EXERCISE DETAILS
Reproduce all the records below with each "red brick" swapped for "clay brick", changing nothing else. Leave the pictures out.

RECORDS SHOWN
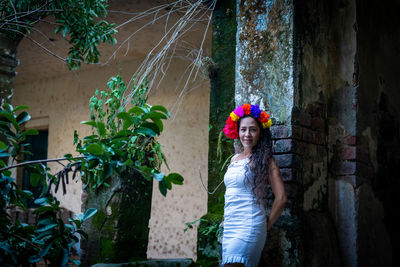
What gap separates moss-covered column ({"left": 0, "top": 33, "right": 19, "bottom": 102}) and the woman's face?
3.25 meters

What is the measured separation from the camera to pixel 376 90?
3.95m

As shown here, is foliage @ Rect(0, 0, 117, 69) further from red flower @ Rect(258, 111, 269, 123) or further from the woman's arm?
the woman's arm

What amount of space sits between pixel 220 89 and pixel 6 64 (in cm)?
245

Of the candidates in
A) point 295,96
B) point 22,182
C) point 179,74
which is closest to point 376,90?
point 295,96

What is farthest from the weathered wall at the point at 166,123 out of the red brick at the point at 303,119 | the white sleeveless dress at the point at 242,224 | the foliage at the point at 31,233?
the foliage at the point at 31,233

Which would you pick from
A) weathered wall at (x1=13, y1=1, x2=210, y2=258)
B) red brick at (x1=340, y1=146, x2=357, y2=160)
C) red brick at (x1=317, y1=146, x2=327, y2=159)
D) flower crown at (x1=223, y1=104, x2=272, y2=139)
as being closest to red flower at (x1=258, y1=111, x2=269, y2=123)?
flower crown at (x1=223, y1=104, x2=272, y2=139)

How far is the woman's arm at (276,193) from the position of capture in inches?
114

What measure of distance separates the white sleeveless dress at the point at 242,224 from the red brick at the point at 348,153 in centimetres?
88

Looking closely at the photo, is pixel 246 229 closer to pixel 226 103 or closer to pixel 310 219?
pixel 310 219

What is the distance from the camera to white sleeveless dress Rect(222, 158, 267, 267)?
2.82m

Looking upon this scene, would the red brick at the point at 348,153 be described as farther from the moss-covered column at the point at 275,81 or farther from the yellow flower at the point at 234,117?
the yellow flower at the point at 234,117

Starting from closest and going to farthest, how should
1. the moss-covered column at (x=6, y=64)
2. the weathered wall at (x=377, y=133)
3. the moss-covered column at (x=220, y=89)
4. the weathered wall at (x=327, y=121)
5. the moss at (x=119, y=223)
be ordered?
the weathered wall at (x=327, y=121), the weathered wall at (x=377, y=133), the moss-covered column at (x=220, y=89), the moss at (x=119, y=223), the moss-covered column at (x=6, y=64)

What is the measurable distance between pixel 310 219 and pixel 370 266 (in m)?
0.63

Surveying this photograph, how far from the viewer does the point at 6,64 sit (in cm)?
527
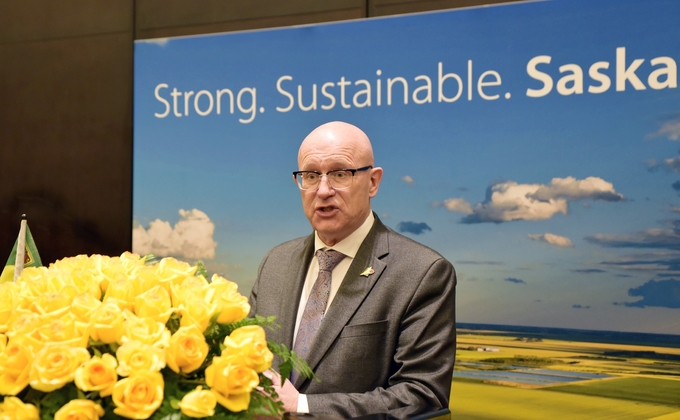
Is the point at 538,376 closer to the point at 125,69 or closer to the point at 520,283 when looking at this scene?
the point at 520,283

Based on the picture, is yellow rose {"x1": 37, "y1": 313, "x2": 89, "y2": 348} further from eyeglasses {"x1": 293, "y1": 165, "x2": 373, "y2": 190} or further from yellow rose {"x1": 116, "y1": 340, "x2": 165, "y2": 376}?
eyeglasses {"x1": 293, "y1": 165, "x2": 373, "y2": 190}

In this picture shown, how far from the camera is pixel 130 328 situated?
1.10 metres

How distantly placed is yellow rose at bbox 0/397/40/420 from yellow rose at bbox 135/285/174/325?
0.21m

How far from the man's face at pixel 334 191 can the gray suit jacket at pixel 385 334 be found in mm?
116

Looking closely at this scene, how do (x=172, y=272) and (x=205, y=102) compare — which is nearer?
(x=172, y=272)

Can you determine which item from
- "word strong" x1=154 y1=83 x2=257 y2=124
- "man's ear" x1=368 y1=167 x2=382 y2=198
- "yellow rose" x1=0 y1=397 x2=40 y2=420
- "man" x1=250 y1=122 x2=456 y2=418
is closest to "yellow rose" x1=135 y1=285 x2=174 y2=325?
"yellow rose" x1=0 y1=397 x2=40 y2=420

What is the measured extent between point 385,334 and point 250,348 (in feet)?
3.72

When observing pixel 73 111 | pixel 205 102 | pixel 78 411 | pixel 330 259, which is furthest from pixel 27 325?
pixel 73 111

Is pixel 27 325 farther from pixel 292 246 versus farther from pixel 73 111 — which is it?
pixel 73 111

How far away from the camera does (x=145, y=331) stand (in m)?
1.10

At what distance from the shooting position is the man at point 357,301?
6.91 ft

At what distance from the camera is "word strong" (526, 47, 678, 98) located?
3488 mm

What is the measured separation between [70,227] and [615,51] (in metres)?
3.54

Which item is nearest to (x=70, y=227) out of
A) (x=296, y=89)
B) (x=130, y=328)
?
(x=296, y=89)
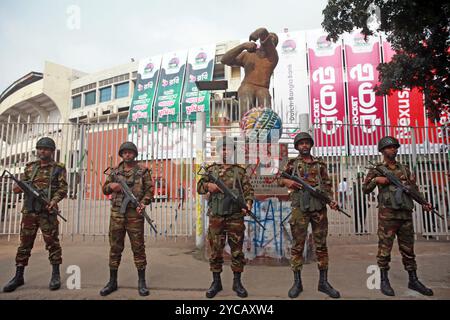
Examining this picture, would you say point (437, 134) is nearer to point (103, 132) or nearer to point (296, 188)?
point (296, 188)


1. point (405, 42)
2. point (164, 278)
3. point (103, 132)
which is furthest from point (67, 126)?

SOLUTION
What gap separates moss-covered column ({"left": 0, "top": 33, "right": 19, "bottom": 102}) and the woman's face?
3.25 meters

What is the measured separation from the camera to pixel 376 90?
3.95m

As shown here, is foliage @ Rect(0, 0, 117, 69) further from red flower @ Rect(258, 111, 269, 123) or further from the woman's arm?
the woman's arm

What amount of space sits between pixel 220 89 and pixel 6 64 (in cm)?
245

Of the candidates in
A) point 295,96
B) point 22,182
C) point 179,74
which is closest to point 376,90?
point 295,96

What is farthest from the weathered wall at the point at 166,123 out of the clay brick at the point at 303,119 | the white sleeveless dress at the point at 242,224 | the foliage at the point at 31,233?
the foliage at the point at 31,233

Which would you pick from
A) weathered wall at (x1=13, y1=1, x2=210, y2=258)
B) clay brick at (x1=340, y1=146, x2=357, y2=160)
C) clay brick at (x1=317, y1=146, x2=327, y2=159)
D) flower crown at (x1=223, y1=104, x2=272, y2=139)
as being closest to red flower at (x1=258, y1=111, x2=269, y2=123)?
flower crown at (x1=223, y1=104, x2=272, y2=139)

How far is the woman's arm at (276,193) from the position of capture in inches?
114

What measure of distance separates the white sleeveless dress at the point at 242,224 from the clay brick at the point at 348,153 in centimetres?
88

Looking closely at the photo, is pixel 246 229 closer to pixel 226 103 or closer to pixel 310 219?
pixel 310 219

What is the distance from the camera to white sleeveless dress Rect(222, 158, 267, 267)?
2.82m

Looking upon this scene, would the clay brick at the point at 348,153 be described as farther from the moss-covered column at the point at 275,81 or farther from the yellow flower at the point at 234,117?
the yellow flower at the point at 234,117

Starting from closest and going to farthest, how should
1. the moss-covered column at (x=6, y=64)
2. the weathered wall at (x=377, y=133)
3. the moss-covered column at (x=220, y=89)
4. the weathered wall at (x=327, y=121)
5. the moss at (x=119, y=223)
be ordered?
the weathered wall at (x=327, y=121), the weathered wall at (x=377, y=133), the moss-covered column at (x=220, y=89), the moss at (x=119, y=223), the moss-covered column at (x=6, y=64)

What is the measurable distance between pixel 310 219 and pixel 370 266 (in m)?
0.63

Surveying this photograph, how far from the viewer does the point at 6,64 sit (in cm)?
527
Is the point at 538,376 closer to the point at 125,69 or closer to the point at 520,283 when looking at this scene?
the point at 520,283

Based on the picture, is yellow rose {"x1": 37, "y1": 313, "x2": 89, "y2": 348} further from eyeglasses {"x1": 293, "y1": 165, "x2": 373, "y2": 190} or further from yellow rose {"x1": 116, "y1": 340, "x2": 165, "y2": 376}?
eyeglasses {"x1": 293, "y1": 165, "x2": 373, "y2": 190}

In this picture shown, how far from the camera is pixel 130 328 situated?
1.10 metres

How distantly placed is yellow rose at bbox 0/397/40/420 from yellow rose at bbox 135/285/174/325?
0.21m

How far from the man's face at pixel 334 191 can the gray suit jacket at pixel 385 334 be found in mm?
116

Looking closely at this scene, how do (x=172, y=272) and (x=205, y=102) compare — which is nearer?
(x=172, y=272)

Can you determine which item from
- "word strong" x1=154 y1=83 x2=257 y2=124
- "man's ear" x1=368 y1=167 x2=382 y2=198
- "yellow rose" x1=0 y1=397 x2=40 y2=420
- "man" x1=250 y1=122 x2=456 y2=418
is closest to "yellow rose" x1=135 y1=285 x2=174 y2=325?
"yellow rose" x1=0 y1=397 x2=40 y2=420

What is the measured extent between point 385,334 and point 250,348 (in feet)?
3.72

When observing pixel 73 111 | pixel 205 102 | pixel 78 411 | pixel 330 259, which is furthest from pixel 27 325?
pixel 73 111

Is pixel 27 325 farther from pixel 292 246 versus farther from pixel 73 111 — which is it?
pixel 73 111

How far away from the camera does (x=145, y=331) stand (in m)?
1.10

At what distance from the shooting position is the man at point 357,301?
6.91 ft

At what distance from the camera is "word strong" (526, 47, 678, 98) located?
3488 mm

What is the measured separation between [70,227] and [615,51] (in metres)?
3.54

Which item is nearest to (x=70, y=227) out of
A) (x=296, y=89)
B) (x=130, y=328)
?
(x=296, y=89)
Examining this picture, would you say point (437, 134) is nearer to point (103, 132) or nearer to point (296, 188)?
point (296, 188)


1. point (405, 42)
2. point (164, 278)
3. point (103, 132)
which is furthest from point (67, 126)?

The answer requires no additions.